*** Extract provided

# G Gauge Power Requirements, etc…



## Matison (12 mo ago)

I am slowly transitioning from an indoor N layout to G Gauge Garden Railway. I may keep the N going so that I’ll have something to run this winter. My eyes aren’t doing as well as I had hoped, and It will be easier for me to maintain a G layout than an N one in the long run. I thought about selling some things, but the prices of used equipment are not so good at this time. it may be better to hold onto them for the time being. 
Because of the expenses, I am very slowly working toward my goal of running the G layout in the Spring of 2023.
I have over 100’ of LGB Track, and also have some freight cars. I’ll be saving for a locomotive (either Diesel or coal-fired), and I also need to get enough power to be able to run a locomotive that can be as far as 55’ from the station. I am planning to elevate over 90% of my railway due to a featureless, flat clay yard that has a hard time growing anything. I am starting to make the bents for a raised trestle railway. I will need well over 100 of them, as well as connecting bracing. I’m also trying to figure out how to get the riding lawnmower around the track. Maybe I’ll elevate one section to 6 feet or so, to get under it, but most of the trestles will be at a height of 24”. 

Does anyone have suggestions on the type and brand of power supply that I’ll need for my G Garden Railway? Will I need to run wires through the trestles in order to attach feeds along the route, or will power at the station sufficiently travel through the whole track?

******
*** Given entries

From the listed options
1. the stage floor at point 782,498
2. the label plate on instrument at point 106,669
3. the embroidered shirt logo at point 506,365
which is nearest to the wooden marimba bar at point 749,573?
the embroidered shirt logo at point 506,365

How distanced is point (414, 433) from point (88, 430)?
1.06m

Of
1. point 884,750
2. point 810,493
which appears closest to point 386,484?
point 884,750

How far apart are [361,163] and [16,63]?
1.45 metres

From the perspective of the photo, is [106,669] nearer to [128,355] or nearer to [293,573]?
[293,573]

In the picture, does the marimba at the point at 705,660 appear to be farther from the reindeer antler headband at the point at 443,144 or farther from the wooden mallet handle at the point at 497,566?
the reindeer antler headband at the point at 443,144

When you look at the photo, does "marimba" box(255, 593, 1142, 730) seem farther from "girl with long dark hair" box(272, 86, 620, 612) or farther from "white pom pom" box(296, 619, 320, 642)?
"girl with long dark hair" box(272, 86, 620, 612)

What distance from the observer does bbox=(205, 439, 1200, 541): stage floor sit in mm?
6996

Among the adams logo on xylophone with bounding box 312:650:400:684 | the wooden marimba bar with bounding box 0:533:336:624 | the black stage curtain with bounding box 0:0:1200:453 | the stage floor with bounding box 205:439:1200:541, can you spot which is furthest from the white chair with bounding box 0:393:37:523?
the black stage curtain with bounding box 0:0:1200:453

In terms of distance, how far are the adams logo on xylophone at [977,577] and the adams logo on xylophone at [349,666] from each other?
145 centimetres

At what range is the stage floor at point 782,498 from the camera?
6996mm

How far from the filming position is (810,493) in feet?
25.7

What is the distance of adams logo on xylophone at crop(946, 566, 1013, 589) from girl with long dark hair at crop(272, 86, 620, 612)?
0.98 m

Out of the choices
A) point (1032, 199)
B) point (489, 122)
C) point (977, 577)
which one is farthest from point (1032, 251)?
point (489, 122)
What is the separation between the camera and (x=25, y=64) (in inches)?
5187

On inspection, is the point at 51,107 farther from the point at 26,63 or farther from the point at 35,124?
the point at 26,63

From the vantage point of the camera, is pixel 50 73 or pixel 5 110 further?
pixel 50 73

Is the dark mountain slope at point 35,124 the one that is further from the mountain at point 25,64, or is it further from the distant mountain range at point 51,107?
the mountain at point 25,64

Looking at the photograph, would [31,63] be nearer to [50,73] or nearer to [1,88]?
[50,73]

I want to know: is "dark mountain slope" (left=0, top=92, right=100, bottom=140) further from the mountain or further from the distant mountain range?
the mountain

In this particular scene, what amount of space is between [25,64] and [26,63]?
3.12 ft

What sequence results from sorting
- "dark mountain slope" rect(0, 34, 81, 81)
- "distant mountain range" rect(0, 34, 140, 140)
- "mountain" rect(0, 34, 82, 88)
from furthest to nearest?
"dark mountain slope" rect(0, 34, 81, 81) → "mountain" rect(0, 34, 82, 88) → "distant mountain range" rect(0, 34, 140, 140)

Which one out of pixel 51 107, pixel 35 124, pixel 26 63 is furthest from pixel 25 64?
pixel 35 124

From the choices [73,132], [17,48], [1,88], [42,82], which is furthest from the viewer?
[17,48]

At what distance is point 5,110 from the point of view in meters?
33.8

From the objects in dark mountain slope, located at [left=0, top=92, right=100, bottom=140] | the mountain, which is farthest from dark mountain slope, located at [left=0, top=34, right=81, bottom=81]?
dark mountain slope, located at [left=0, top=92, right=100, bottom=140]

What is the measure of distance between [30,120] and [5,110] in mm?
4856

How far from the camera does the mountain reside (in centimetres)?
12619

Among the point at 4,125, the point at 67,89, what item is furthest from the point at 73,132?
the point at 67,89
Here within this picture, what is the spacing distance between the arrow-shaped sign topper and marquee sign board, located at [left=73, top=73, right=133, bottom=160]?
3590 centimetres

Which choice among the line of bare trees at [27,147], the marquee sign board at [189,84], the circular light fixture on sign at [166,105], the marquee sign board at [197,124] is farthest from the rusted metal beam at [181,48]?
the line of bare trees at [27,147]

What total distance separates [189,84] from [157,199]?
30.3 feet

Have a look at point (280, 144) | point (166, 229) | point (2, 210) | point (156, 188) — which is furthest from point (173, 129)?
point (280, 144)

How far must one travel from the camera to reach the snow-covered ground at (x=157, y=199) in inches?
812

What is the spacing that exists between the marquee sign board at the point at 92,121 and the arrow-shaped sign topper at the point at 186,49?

******

* **Exercise set**:
#1 List every length or height measurement given in the forum post about G gauge power requirements, along with what each one describes.
#2 According to the forum post about G gauge power requirements, when does the writer hope to begin running the G layout?
Base your answers on the forum post about G gauge power requirements and nothing else.

* **In response**:
#1
- 100' (over 100' of LGB track owned)
- 55' (the greatest distance a locomotive may run from the station)
- 6 feet (a possible height for one elevated section, to get the riding lawnmower under it)
- 24" (the height of most of the trestles)

#2 In the Spring of 2023.